● Exercise directions:
Reproduce the entire listing word for word.

● Dataset records:
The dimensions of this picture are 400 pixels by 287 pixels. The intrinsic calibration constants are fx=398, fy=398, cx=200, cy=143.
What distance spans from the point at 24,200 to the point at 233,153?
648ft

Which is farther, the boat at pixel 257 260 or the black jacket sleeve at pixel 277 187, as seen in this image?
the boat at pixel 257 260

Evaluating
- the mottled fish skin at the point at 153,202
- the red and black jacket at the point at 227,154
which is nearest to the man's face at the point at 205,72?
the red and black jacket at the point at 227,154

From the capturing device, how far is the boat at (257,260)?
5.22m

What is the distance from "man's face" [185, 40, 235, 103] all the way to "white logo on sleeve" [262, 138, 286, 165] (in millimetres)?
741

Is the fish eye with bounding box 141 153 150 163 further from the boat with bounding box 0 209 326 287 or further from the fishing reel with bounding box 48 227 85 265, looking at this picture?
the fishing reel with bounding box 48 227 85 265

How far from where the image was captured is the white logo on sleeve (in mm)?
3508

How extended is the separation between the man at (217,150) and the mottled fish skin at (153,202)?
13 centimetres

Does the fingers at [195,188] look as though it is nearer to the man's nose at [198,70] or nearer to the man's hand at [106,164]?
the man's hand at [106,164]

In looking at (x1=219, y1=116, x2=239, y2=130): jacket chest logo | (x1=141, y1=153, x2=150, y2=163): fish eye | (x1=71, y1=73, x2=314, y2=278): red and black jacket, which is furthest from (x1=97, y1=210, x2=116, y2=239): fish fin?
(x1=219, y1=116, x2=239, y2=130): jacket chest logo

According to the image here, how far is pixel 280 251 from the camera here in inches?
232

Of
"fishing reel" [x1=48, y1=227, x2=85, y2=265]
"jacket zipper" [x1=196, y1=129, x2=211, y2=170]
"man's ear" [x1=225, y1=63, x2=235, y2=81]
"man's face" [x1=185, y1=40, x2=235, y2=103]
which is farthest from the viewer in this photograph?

● Solution for this problem:
The dimensions of this picture are 400 pixels by 287 pixels. The intrinsic calibration constants are fx=398, fy=398, cx=200, cy=143.
What distance spans from the point at 24,200 to the point at 233,153?
648ft

Which is farther, the boat at pixel 257 260 or the black jacket sleeve at pixel 277 187, as seen in this image?
the boat at pixel 257 260

Evaluating
- the mottled fish skin at the point at 153,202
- the red and black jacket at the point at 227,154
which is nearest to the man's face at the point at 205,72?
the red and black jacket at the point at 227,154

From the capturing device, how far is the boat at (257,260)?
5.22m

What is the distance from "man's face" [185, 40, 235, 103] all the way to "white logo on sleeve" [262, 138, 286, 165] (in millimetres)?
741

Is the fish eye with bounding box 141 153 150 163 further from the boat with bounding box 0 209 326 287 or further from the fishing reel with bounding box 48 227 85 265, looking at this picture?
the fishing reel with bounding box 48 227 85 265

How far from where the image was captured is the white logo on sleeve (in mm)?
3508

How extended is the separation between the man at (217,150) and the mottled fish skin at (153,202)?
13 centimetres

Does the fingers at [195,188] look as though it is nearer to the man's nose at [198,70] or nearer to the man's hand at [106,164]?
the man's hand at [106,164]

In looking at (x1=219, y1=116, x2=239, y2=130): jacket chest logo | (x1=141, y1=153, x2=150, y2=163): fish eye | (x1=71, y1=73, x2=314, y2=278): red and black jacket, which is furthest from (x1=97, y1=210, x2=116, y2=239): fish fin?
(x1=219, y1=116, x2=239, y2=130): jacket chest logo

According to the image here, how far is pixel 280 251 from the camera here in inches?
232

Of
"fishing reel" [x1=48, y1=227, x2=85, y2=265]
"jacket zipper" [x1=196, y1=129, x2=211, y2=170]
"man's ear" [x1=225, y1=63, x2=235, y2=81]
"man's face" [x1=185, y1=40, x2=235, y2=103]
which is farthest from the viewer in this photograph?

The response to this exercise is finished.